DIRECTIONS:
[1] Decide whether each of the following statements agrees with the guide on monitoring SOAR, answering yes or no and quoting the guide's deciding words: (a) A user must be a global user to view SOAR data sources. (b) The "% Faulted Actions" chart shows the overall percentage of playbook runs that ended in an error. (c) The Playbook data set keeps data for a 365-day retention period.
[2] Summarize the guide on monitoring SOAR in two sentences.

Author: Kyle Martinez
In any Security Operations Center (SOC), a critical question must be addressed when deploying SOAR: How do we know if the critical pieces of SecOps are working?
This is an important question that needs to be addressed when deploying SecOps. Without visibility into the performance and health of your automation workflows, your organization risks delayed response times and failed mitigations. In this guide, we’ll explore the necessary steps to monitor for performance issues and errors across the key components of the platform, including:
- View playbook performance
- Python/playbook errors
- Remote agent errors
- ETL processes
Monitoring Playbook Performance with Dashboards
To gain high-level, aggregate insights into your automation, we’ll start by taking a look at Playbook metrics in Dashboards. Before we review the dashboard, lets first quickly cover how to access Dashboards and the required permissions
Accessing SOAR Dashboards
- Log in to your Google SecOps portal.
- Open the Navigation Menu: Hover over the sliding left navigation bar to expand the menu.
- Navigate to Dashboards: Select Dashboards & Reports > Dashboards.
- Select a curated or customer dashboard.
Required Permissions
Access to these dashboards is governed by Identity and Access Management (IAM). To view SOAR data sources, you must be a global user. Key permissions include:
- chronicle.nativeDashboards.list
- chronicle.nativeDashboards.get
- chronicle.nativeDashboards.create
- chronicle.nativeDashboards.duplicate
- chronicle.nativeDashboards.update
- chronicle.nativeDashboards.delete
Playbook Dashboard (SOAR)
SecOps offers a curated dashboard named “Playbook Dashboard (SOAR)”. This dashboard is a vital tool, presenting a lot of useful information around Playbooks related to their performance, distribution, and errors.

Key Performance Indicators (KPIs)
The following charts available on the Playbook Dashboard will help us rapidly identify potential issues and bottlenecks with our playbooks:
- Average Runtime in Minutes: Monitors efficiency and provides the average runtime of all playbooks
- % Error Runs: Provides the overall percentage of playbook runs that resulted in an error.
- % Errored Playbook Runs Per Playbook: Identifies specific playbooks that are failing most often.
- Average Runtime per Playbook: Provides the average runtime for each playbook.
- Playbook Queue: Lists the numbers of playbooks that are queued..
- % Faulted Actions: Displays a list of actions that have failed within a playbook.
In addition to using curated dashboards, you can create custom visualizations using the Playbook data set. This data set provides deep visibility into the execution lifecycle of your automation, allowing you to track exactly how playbooks are performing over a 365-day retention period.
Deep Dive into SOAR Logging with Logs Explorer
When an issue is identified in the dashboard, the next step is to investigate the raw logs for granular debugging. SOAR logs capture ETL processes, playbook executions, and python functions. These logs are extremely helpful in proactively monitoring the operational health of your SOAR and provide the insight necessary to debug playbook and integration failures.

PROVIDED MATERIAL:
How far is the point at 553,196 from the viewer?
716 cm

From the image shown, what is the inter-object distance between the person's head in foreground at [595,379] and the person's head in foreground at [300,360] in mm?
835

EXERCISE SOLUTIONS:
[1]
(a) Yes: "To view SOAR data sources, you must be a global user."
(b) No: "% Faulted Actions: Displays a list of actions that have failed within a playbook."
(c) Yes: "allowing you to track exactly how playbooks are performing over a 365-day retention period."

[2] The guide covers how to monitor SOAR components in Google SecOps for performance issues and errors. It begins with the curated "Playbook Dashboard (SOAR)", which requires IAM permissions and shows charts such as average runtime, error percentages, and the playbook queue, and it then moves to the raw SOAR logs in Logs Explorer, which capture ETL processes, playbook executions, and python functions for debugging.